Zvia è una donna devota. Ha quattro figli che non seguono propriamente quello che lei gli ordina di fare. Ha un marito religioso, spesso assente, che dedica tutto il suo tempo ai testi sacri, che ha una figlia prediletta, che è sempre stanco, e soprattutto che è poco propenso a notti d’amore e a contatti fisici. Zvia ha dei desideri, dunque, che restano tali, che non trovano soddisfazione. Zvia tiene sempre in mano tabacco, cartine e accendino per fumare una sigaretta dopo l’altra.

Combatte una piccola battaglia impari con un topo, cucina e tiene in ordine la casa che sorge in un luogo particolare. La sua dimora, infatti, è posta sul confine di un cimitero ebraico presso il Monte degli Ulivi con la vista panoramica di Gerusalemme. Un luogo simbolico che rimane tale, perché se visivamente alimenta suggestioni spirituali e riflessioni trascendenti, nella realtà sembra rappresentare il grado zero della vita, e non per la presenza delle tombe. Anzi, quelle testimoniano l’esistenza di qualcosa che è stato, sono la traccia di un’eredità, anche senza un testamento scritto.

Il fatto è che né Zvia, che pure si aggira tra i sepolcri e legge i libri di una poetessa là sepolta, né altri, sono in grado al presente di colmare la distanza con il non ancora, in altre parole con il futuro.
Mountain, film d’esordio della regista Yaelle Kayam, co-produzione israeliana danese (con il supporto del TorinoFilmLab nel 2012), in concorso nella sezione Orizzonti, che si candida al Premio De Laurentiis per la miglior Opera Prima dell’intera Mostra veneziana, racconta la dissoluzione delle relazioni e lo svanire di ogni prospettiva. Sia privata che pubblica.
La famiglia è percepita in modo sempre più ostile. E fuori dalle mura domestiche solo un operaio palestinese sembra dare un po’ di sollievo alla irrequietezza di Zvia.

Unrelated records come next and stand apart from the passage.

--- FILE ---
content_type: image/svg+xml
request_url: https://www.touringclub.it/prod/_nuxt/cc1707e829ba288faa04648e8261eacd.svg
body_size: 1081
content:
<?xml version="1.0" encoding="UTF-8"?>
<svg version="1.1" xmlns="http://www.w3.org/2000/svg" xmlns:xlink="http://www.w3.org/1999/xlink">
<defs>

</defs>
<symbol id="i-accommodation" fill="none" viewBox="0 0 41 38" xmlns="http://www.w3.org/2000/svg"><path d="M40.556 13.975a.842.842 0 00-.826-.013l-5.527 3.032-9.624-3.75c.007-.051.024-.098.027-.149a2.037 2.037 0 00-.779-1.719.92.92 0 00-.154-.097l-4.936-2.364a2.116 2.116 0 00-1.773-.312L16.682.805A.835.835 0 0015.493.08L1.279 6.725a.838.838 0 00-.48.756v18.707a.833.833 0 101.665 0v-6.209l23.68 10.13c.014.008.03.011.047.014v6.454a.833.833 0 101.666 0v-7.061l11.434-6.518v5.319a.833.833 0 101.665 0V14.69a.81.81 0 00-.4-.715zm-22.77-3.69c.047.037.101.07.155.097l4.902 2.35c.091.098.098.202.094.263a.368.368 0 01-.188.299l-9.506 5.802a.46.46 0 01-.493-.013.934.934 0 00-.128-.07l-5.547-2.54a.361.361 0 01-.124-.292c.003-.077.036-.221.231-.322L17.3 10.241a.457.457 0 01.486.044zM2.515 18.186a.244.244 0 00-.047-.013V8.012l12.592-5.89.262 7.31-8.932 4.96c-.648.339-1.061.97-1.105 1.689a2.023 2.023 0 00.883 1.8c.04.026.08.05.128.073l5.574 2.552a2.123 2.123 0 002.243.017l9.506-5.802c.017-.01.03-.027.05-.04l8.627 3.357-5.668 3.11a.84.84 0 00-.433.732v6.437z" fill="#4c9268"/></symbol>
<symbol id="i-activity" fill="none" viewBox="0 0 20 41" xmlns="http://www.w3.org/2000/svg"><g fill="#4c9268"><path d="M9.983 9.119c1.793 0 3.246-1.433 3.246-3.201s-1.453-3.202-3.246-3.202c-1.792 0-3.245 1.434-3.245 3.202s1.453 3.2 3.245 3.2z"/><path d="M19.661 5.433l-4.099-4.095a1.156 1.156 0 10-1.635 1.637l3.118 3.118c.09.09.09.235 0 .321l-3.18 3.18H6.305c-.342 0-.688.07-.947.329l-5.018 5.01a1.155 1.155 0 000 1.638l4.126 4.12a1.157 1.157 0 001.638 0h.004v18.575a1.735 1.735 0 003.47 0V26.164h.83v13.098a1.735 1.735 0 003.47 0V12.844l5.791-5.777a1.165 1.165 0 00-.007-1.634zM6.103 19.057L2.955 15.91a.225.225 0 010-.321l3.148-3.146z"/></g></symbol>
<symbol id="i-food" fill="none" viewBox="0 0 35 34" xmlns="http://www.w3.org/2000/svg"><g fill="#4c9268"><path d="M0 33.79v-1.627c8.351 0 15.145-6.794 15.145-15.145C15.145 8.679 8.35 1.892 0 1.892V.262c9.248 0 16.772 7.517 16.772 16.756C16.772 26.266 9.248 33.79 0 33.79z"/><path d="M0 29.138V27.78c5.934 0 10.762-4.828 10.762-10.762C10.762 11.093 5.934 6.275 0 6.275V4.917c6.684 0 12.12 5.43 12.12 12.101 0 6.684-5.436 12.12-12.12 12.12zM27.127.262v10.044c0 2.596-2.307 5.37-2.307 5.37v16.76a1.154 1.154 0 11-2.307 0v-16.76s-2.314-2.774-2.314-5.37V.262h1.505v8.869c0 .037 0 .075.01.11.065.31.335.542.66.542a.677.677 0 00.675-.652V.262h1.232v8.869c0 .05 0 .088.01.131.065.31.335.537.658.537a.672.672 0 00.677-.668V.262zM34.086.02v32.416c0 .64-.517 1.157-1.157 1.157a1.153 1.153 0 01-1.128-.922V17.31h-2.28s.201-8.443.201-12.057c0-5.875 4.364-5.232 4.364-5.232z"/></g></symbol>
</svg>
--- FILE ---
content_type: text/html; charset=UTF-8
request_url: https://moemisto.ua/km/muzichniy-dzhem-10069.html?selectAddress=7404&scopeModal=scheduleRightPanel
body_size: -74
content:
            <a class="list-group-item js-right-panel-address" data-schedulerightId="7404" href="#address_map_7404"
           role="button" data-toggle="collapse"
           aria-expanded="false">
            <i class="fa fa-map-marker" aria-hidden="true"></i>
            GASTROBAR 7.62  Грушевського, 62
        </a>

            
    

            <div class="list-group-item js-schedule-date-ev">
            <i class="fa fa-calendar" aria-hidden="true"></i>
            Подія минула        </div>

Per il resto, una distrazione alla progressiva solitudine della donna viene offerta in modo inaspettato da un gruppo di papponi, prostitute e clienti, che la notte interrompono la quiete opprimente del cimitero.
La donna inizierà a cucinare per loro. Ma alla domanda sul perché lo faccia, non saprà rispondere.Come d’altro canto, lei israeliana si relaziona con l’operaio palestinese, così per caso, senza l’intenzione precisa di contravvenire ai rigidi ordini del marito che le proibisce di parlargli, o più in generale di ribellarsi agli orrori di un conflitto insensato. Zvia non si fa promotrice di un modo diverso.
Anche perché dovrebbe identificare prima quello dove vive ora, ma ne ha perso le tracce.

Non è in grado di delimitarne i confini. Lei e il mondo sono entità separate, verrebbe da aggiungere irrimediabilmente. Mountain esibisce un tipo di dolore di cui si è persa l’origine.
Pur con delle evidenti differenze, il progredire del dramma ricorda un altro film presentato a Orizzonti due anni fa, Medeas di Andrea Pallaoro. Si potrebbe alludere a uno sfondo storico politico, a uno di tipo religioso, a uno di ordine sociale, a uno psicologico. In realtà niente di tutto questo si pone con certezza alle spalle di Zvia. Il suo disperato camminare tra le tombe non porta da nessuna parte.
Ed è per questo motivo che il film risulta più inquietante di quelli che spiegano per filo e per segno cosa stia accadendo e perché, e quando, e come…L’umanità dispersa di Mountain sta esattamente sul versante opposto rispetto alla pluralità in movimento vista per esempio in Jackson Heights di Frederick Wiseman. Due opere sul contemporaneo che messe a confronto mostrano senza impartire lezioni, la vita e la morte, le relazioni e le solitudini radicali.